+++ PASSAGE TO READ

Bruce Willis hugs a small child in "Hostage."

The opening titles of "Hostage" are shot in saturated blacks and reds with a raw graphic feel, and the movie's color photography tilts toward dark high-contrast. That matches the mood, which is hard-boiled and gloomy. Bruce Willis, who feels like a resident of action thrillers, not a visitor, dials down here into a man of fierce focus and private motives; for the second half of the movie, no one except for (some of) the bad guys knows what really motivates him.

There's also an interesting use of the movie's three original villains, who are joined later by evildoers from an entirely different sphere. As the film opens, three gormless teenagers in a pickup truck follow a rich girl being driven "in her daddy's Escalade" to a mountaintop mansion with fearsome security safeguards. Their motive: Steal the Cadillac. These characters are Mars (Ben Foster), a mean customer with a record, and two brothers: Dennis and Kevin Kelly (Jonathan Tucker and Marshall Allman). Kevin is the kid brother along for the ride, appalled by the lawbreaking Mars leads his brother into.

++++++
+++ RECORDED DATA

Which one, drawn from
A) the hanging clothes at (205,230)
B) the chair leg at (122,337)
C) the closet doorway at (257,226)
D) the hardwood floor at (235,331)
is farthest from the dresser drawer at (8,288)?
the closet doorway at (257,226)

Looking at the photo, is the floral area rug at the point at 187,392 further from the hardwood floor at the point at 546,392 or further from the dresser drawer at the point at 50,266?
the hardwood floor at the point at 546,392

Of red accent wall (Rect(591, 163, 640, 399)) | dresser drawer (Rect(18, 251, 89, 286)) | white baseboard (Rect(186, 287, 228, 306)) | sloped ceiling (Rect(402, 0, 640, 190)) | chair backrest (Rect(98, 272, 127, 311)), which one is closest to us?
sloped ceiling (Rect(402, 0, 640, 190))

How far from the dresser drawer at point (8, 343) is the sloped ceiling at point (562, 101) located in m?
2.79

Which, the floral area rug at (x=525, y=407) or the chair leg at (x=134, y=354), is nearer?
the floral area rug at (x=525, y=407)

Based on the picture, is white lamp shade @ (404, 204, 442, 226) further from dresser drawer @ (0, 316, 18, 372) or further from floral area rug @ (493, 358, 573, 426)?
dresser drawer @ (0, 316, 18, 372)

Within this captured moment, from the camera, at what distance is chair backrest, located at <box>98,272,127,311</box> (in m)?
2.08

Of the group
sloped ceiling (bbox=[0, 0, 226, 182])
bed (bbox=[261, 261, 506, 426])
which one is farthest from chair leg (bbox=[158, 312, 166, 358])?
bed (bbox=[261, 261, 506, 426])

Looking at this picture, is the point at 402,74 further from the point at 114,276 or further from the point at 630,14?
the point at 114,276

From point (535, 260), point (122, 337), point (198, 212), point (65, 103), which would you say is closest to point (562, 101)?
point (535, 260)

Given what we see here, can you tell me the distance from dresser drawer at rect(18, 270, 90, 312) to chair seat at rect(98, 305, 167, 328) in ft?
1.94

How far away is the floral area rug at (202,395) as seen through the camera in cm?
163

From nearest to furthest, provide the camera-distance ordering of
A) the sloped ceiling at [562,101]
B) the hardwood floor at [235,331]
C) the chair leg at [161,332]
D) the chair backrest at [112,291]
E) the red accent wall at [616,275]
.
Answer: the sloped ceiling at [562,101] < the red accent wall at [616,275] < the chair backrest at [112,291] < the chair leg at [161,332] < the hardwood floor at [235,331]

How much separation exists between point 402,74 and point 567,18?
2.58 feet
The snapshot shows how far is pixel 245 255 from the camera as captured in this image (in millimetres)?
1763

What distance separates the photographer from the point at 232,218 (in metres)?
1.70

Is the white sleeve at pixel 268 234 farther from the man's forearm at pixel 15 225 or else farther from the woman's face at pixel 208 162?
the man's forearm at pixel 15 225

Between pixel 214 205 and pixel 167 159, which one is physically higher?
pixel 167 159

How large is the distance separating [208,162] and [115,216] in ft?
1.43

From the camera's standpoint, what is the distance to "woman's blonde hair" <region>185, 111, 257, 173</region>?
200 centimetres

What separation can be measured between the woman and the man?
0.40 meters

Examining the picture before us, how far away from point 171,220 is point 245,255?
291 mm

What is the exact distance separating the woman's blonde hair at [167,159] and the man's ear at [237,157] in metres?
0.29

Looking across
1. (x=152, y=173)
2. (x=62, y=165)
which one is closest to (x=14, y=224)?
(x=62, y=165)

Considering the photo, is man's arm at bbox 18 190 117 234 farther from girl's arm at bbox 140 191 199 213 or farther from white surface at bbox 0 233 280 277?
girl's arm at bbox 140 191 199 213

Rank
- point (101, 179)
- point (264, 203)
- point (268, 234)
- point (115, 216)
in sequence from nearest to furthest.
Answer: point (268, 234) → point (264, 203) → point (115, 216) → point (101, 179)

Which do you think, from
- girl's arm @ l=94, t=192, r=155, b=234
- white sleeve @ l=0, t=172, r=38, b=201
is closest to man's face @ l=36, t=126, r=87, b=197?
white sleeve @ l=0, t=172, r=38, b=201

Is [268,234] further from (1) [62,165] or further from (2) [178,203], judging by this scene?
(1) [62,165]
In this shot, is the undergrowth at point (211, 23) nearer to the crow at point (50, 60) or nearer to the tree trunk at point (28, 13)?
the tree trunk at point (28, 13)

++++++

→ **TASK TO COMPLETE**: Can you transcribe the "Hostage" review above in full, word for word?

→ **EXERCISE SOLUTION**:
Bruce Willis hugs a small child in "Hostage."

The opening titles of "Hostage" are shot in saturated blacks and reds with a raw graphic feel, and the movie's color photography tilts toward dark high-contrast. That matches the mood, which is hard-boiled and gloomy. Bruce Willis, who feels like a resident of action thrillers, not a visitor, dials down here into a man of fierce focus and private motives; for the second half of the movie, no one except for (some of) the bad guys knows what really motivates him.

There's also an interesting use of the movie's three original villains, who are joined later by evildoers from an entirely different sphere. As the film opens, three gormless teenagers in a pickup truck follow a rich girl being driven "in her daddy's Escalade" to a mountaintop mansion with fearsome security safeguards. Their motive: Steal the Cadillac. These characters are Mars (Ben Foster), a mean customer with a record, and two brothers: Dennis and Kevin Kelly (Jonathan Tucker and Marshall Allman). Kevin is the kid brother along for the ride, appalled by the lawbreaking Mars leads his brother into.